**Exercício**
Reproduza fielmente o trecho do relato sobre as sessões em Buenos Aires que vai de "Reuníamo-nos quatro pessoas" a "de nossos movimentos.", inclusive.

**Texto fornecido**
◆ ◆ ◆ ◆ ◆ ◆ ◆

Relato do visconde Saul de
Vitray-Ségur:
Estas as manifestações que se verificaram em Buenos Aires, no ano de
1891.
Reuníamo-nos quatro pessoas para interrogar a mesa mediúnica, coisa por
nós considerada como passatempo.
As sessões eram feitas em um vasto aposento fracamente iluminado pela
luz exterior, o que determinava uma obscuridade relativa e permitia o controle
de nossos movimentos.
No decurso de uma dessas sessões aconteceu pousar, em cima da mesa, um
grande punhado de “violetas de Parma”, com flores e hastes entrecruzadas. Podia
pesar bem um quilo.
Perguntamos ao espírito que manejava a mesa qual a origem de semelhante
presente, em pleno inverno, e nos foi respondido que as violetas tinham vindo
de Mar del Plata, lugar de veraneio dos habitantes de Buenos Aires, sito a mais
de 250 quilômetros de distância da Capital.

◆ ◆ ◆ ◆ ◆ ◆ ◆

**Seção de dados**

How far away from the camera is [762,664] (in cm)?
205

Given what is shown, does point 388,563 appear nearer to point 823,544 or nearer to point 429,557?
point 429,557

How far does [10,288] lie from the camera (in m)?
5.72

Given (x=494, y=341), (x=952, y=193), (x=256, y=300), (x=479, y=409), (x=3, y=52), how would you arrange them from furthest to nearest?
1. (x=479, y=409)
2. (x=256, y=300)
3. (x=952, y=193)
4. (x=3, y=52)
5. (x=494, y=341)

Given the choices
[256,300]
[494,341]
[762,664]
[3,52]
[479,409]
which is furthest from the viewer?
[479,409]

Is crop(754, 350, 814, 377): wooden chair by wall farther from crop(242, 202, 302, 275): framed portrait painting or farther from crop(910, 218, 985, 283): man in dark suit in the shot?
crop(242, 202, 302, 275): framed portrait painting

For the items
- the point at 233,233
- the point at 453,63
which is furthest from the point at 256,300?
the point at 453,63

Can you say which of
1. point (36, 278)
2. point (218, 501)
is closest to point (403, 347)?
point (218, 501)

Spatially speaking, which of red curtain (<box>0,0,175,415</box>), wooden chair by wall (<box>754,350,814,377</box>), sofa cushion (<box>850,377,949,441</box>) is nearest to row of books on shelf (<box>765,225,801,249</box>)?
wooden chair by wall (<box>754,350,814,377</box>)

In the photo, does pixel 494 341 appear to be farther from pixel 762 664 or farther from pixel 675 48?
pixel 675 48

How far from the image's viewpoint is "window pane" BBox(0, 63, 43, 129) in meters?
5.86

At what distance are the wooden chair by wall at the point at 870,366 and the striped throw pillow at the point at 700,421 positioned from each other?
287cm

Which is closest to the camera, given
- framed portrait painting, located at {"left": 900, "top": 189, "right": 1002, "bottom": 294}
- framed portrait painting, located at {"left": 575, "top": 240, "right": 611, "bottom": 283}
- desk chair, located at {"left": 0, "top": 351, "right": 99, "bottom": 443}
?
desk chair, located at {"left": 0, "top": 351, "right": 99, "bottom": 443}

◆ ◆ ◆ ◆ ◆ ◆ ◆

**Resposta**
Reuníamo-nos quatro pessoas para interrogar a mesa mediúnica, coisa por
nós considerada como passatempo.
As sessões eram feitas em um vasto aposento fracamente iluminado pela
luz exterior, o que determinava uma obscuridade relativa e permitia o controle
de nossos movimentos.